### Text block:
========================================
Here’s What Working Out With Earphones Really Does To Your Ears
We all love a great workout playlist, at the gym or when we’re out for a run, but have you ever thought of what happens when you work out with your earphones? Could listening to loud music put you at risk for music-induced hearing loss?
The 3rd of March has been declared World Hearing Day by the World Health Organisation (WHO). This day aims to raise awareness on how to prevent deafness and hearing loss and promote ear and hearing care across the world. In 2015, the World Health Organisation estimated that over a billion young people are at risk of developing hearing loss due to their habit of listening to music at loud levels and for prolonged periods of time.
WH chats to audiologist, PhD candidate and lecturer at the University of Cape Town (UCT) Vera-Genevey Hlayisi about what really happens when the music is pumping in our ears.
========================================
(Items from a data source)
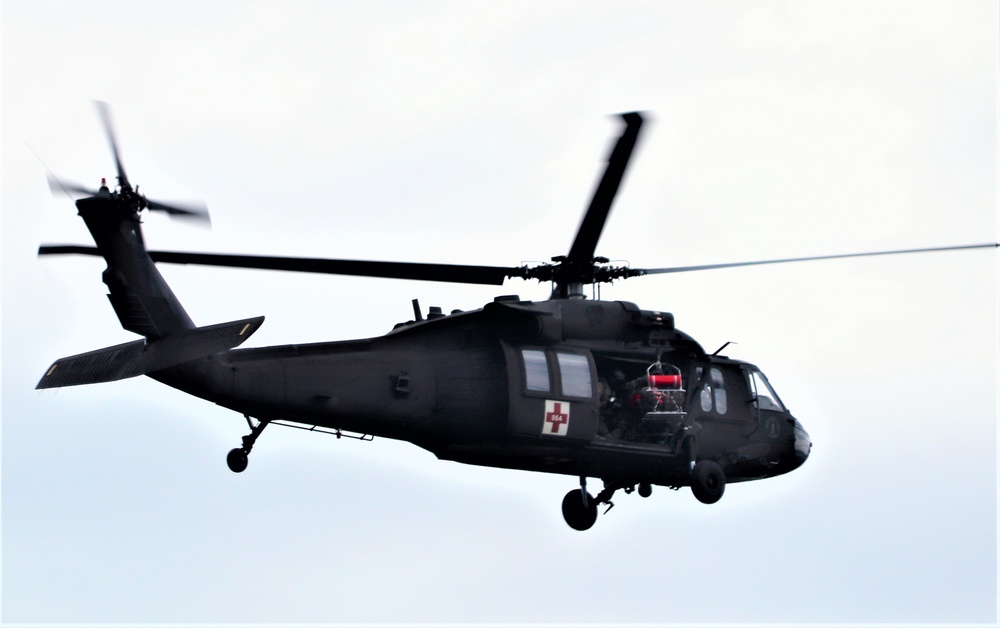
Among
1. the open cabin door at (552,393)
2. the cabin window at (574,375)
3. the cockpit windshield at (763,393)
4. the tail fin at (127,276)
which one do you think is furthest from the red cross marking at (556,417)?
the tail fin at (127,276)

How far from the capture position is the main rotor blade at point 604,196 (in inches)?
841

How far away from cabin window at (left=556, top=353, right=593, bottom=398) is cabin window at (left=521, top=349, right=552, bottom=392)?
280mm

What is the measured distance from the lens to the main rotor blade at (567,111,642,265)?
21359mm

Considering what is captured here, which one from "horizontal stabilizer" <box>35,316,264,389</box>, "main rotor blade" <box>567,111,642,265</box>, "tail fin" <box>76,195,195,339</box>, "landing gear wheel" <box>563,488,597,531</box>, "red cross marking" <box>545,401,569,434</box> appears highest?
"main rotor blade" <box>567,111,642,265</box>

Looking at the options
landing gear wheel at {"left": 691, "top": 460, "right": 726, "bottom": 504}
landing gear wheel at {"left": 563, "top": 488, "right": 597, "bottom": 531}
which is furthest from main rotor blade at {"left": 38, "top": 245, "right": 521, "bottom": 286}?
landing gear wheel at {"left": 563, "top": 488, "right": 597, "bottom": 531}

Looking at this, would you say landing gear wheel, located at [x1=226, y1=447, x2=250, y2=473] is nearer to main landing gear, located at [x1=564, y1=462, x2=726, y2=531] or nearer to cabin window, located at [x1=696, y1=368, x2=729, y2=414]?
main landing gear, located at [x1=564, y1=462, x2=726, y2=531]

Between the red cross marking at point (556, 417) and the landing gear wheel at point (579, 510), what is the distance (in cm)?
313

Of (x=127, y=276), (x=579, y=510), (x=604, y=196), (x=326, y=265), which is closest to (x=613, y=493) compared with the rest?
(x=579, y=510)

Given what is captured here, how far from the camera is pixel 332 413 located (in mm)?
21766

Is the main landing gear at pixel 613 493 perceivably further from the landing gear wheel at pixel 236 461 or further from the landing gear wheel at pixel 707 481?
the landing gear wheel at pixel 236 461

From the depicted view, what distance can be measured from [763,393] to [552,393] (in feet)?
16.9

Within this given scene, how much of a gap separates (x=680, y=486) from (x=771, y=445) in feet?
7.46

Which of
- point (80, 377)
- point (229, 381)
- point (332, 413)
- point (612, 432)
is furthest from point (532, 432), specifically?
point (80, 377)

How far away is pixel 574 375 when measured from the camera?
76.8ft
========================================
### To do:
Reproduce word for word the stretch of the article on working out with earphones that opens with the words containing "The 3rd of March" and closes with "in our ears.".

### Output:
The 3rd of March has been declared World Hearing Day by the World Health Organisation (WHO). This day aims to raise awareness on how to prevent deafness and hearing loss and promote ear and hearing care across the world. In 2015, the World Health Organisation estimated that over a billion young people are at risk of developing hearing loss due to their habit of listening to music at loud levels and for prolonged periods of time.
WH chats to audiologist, PhD candidate and lecturer at the University of Cape Town (UCT) Vera-Genevey Hlayisi about what really happens when the music is pumping in our ears.